Opinião: Eficiência e gestão de energia nos edifícios do futuro

Por a 14 de Fevereiro de 2019

Rui Carneiro
Associação KNX Portugal

“Eficiência e gestão de energia nos edifícios do futuro” foi o tema escolhido para a Conferência realizada a 17 de janeiro passado, no auditório da Roca Gallery, em Lisboa, e que reuniu cerca de oitenta participantes de várias áreas relacionadas com a construção, energia e tecnologias de gestão de edifícios.

A Conferência foi uma iniciativa da Revista Anteprojectos e da ROCA, a que se associaram a ADENE e a KNX. Foram oradores a Arqta. Lívia Tirone, o Eng. Rui Fragoso e o Eng. Paulo Santos, ambos da Adene – Agência para a Energia, e ainda eu próprio.

O tema é muito atual e inesgotável. As cidades estão a mudar e as pessoas têm de estar no centro desta transformação. O meio urbano vai respondendo aos desafios de sustentabilidade e de bem-estar que as pessoas exigem, ainda que nem sempre ao ritmo que gostaríamos e que a regulamentação europeia exige. O desafio desta Conferência foi exatamente: como serão as cidades em 2050?

Os instrumentos de política europeia, como a Diretiva Europeia para o Desempenho Energético dos Edifícios (EPBD), recentemente revista, são determinantes para o futuro. Preparar e fazer acontecer o que aí vem, é crítico para a atividade de arquitetos, engenheiros, empresas e todos os agentes no mercado da construção e da reabilitação de edifícios, públicos e privados. E uma exigência dos cidadãos, das pessoas, dos “beneficiários”, como os designou a Arqta. Lívia Tirone na sua intervenção. Todos nós queremos e beneficiamos de mais eficiência energética, de mais sustentabilidade e de mais conforto nos nossos edifícios.

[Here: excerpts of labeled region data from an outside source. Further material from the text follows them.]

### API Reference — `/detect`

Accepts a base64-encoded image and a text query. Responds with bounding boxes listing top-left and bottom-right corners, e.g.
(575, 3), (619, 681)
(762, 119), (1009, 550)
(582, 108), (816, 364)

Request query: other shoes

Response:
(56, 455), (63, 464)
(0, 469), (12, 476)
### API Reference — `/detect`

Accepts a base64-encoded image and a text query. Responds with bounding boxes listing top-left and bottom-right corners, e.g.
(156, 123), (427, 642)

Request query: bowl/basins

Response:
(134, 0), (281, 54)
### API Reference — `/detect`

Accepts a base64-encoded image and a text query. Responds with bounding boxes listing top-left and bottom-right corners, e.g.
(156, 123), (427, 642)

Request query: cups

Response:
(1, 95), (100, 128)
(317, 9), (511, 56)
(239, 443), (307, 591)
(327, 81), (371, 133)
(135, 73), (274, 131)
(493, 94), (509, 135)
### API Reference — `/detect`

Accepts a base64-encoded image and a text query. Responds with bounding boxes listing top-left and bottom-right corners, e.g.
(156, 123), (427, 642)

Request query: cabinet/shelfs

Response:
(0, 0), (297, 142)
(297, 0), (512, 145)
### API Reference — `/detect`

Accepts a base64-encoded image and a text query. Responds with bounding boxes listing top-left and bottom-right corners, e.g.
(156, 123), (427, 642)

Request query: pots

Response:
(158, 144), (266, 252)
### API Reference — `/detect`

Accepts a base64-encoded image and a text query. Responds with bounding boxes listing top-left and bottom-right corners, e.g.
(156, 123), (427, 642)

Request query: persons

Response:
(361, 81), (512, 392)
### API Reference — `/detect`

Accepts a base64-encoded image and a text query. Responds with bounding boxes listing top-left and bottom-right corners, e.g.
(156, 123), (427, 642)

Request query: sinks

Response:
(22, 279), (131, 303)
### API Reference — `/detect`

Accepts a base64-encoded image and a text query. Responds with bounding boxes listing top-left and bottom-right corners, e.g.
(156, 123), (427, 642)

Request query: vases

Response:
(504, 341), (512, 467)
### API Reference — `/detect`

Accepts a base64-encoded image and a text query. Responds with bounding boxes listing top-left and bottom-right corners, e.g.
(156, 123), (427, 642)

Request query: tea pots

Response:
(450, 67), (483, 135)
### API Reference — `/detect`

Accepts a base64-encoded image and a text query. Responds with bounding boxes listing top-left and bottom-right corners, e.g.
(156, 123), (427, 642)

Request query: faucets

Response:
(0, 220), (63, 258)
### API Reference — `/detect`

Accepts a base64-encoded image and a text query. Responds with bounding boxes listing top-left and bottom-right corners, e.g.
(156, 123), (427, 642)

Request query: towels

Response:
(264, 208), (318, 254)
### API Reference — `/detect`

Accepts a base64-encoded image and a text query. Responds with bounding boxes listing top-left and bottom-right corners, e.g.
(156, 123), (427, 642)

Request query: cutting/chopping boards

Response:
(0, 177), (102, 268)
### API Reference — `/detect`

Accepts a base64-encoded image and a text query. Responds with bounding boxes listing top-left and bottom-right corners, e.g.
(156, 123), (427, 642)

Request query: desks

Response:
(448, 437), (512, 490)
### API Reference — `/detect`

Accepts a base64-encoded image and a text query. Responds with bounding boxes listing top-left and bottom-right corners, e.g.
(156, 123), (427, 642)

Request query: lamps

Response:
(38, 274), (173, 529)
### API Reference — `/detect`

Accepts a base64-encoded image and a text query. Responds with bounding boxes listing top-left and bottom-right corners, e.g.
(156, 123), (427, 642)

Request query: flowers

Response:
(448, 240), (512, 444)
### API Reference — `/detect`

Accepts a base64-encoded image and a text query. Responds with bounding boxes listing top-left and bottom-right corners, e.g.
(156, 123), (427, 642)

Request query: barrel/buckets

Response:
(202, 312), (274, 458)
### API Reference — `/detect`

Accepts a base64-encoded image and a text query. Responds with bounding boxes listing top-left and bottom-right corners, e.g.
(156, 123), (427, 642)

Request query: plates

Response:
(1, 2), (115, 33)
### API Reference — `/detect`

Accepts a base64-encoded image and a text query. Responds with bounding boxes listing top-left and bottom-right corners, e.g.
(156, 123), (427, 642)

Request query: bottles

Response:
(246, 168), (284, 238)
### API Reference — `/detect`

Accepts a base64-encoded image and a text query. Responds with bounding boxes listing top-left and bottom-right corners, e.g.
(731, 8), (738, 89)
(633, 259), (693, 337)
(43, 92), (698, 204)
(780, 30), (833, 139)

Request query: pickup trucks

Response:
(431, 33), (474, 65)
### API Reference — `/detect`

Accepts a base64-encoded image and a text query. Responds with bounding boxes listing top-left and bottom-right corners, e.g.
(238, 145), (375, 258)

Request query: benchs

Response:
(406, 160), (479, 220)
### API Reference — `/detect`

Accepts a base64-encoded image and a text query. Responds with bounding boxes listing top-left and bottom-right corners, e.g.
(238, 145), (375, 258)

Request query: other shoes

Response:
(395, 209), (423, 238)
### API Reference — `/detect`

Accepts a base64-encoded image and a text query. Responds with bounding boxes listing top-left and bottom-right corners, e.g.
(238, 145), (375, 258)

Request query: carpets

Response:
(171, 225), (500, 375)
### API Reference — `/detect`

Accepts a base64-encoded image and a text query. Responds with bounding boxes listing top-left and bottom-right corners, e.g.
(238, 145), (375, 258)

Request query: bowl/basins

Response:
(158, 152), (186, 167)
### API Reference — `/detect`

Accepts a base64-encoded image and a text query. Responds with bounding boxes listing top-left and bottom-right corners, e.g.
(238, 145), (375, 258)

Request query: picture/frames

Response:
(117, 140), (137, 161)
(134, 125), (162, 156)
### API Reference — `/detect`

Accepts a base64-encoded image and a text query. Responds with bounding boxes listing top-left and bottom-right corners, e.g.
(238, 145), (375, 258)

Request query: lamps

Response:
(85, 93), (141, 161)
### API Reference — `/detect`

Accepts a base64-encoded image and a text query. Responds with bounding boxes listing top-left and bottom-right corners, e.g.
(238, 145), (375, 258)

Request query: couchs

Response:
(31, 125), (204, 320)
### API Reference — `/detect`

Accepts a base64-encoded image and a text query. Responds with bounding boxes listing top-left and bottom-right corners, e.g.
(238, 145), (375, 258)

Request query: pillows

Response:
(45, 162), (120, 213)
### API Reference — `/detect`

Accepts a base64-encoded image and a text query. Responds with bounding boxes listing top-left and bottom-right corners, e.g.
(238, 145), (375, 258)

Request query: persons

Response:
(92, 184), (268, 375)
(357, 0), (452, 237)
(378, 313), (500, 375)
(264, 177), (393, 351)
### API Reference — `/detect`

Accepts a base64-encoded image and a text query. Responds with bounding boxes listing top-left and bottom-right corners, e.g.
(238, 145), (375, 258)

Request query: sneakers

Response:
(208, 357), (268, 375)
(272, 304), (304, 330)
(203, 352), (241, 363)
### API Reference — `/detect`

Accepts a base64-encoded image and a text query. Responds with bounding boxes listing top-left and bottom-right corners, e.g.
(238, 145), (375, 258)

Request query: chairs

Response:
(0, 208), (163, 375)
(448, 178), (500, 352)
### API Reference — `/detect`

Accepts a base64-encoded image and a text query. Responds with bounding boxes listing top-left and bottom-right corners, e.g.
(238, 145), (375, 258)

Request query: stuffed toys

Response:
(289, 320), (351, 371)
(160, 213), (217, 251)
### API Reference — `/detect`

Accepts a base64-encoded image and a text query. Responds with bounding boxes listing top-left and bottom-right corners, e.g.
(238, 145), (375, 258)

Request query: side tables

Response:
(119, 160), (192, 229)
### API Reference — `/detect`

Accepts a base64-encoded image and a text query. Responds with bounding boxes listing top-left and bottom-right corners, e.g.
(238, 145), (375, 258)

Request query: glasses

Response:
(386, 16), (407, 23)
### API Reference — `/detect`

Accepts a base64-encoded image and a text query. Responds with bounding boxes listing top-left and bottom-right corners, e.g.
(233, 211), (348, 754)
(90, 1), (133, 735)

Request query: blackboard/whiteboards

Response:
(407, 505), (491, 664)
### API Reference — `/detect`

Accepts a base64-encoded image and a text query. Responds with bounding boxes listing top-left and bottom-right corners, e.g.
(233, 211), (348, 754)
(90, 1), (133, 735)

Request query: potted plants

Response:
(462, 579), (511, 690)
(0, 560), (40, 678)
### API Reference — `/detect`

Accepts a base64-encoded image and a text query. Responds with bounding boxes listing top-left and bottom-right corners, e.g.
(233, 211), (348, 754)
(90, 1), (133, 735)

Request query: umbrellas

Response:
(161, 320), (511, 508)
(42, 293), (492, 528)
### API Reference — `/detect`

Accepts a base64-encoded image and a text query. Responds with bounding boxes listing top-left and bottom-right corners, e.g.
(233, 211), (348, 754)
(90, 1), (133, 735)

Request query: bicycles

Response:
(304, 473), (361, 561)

A transposição da EPBD até março de 2020 trará novidades importantes que vão desafiar o mercado até 2030 e até mais além. Edifícios eficientes e inteligentes, com bom desempenho energético e um eficiente controlo e gestão do consumo de energia, são o nosso futuro próximo. Sempre em paralelo com a exigência de maior conforto do edifício.
O protocolo ou tecnologia KNX para controlo e gestão de energia em edifícios vem contribuir com soluções para estes desafios, e isso mesmo tive ocasião de explicar nesta Conferência. O KNX pode conjugar e conectar todas as funcionalidades de um qualquer edifício, independentemente da sua finalidade. Pensar em KNX é pensar numa espécie de ‘Android da domótica’, é escolher um protocolo técnico aberto e multifabricante que encerra em si um conjunto de normas técnicas reconhecidas internacionalmente, agregando mais de 450 fabricantes que desenvolvem e fabricam equipamentos que falam a mesma linguagem. E que ainda “fala” com outros protocolos de gestão técnica, como o Dali ou o BACnet, mas também “fala” com programas de gestão de negócio, como por exemplo com programas de gestão hoteleira ou de recursos humanos.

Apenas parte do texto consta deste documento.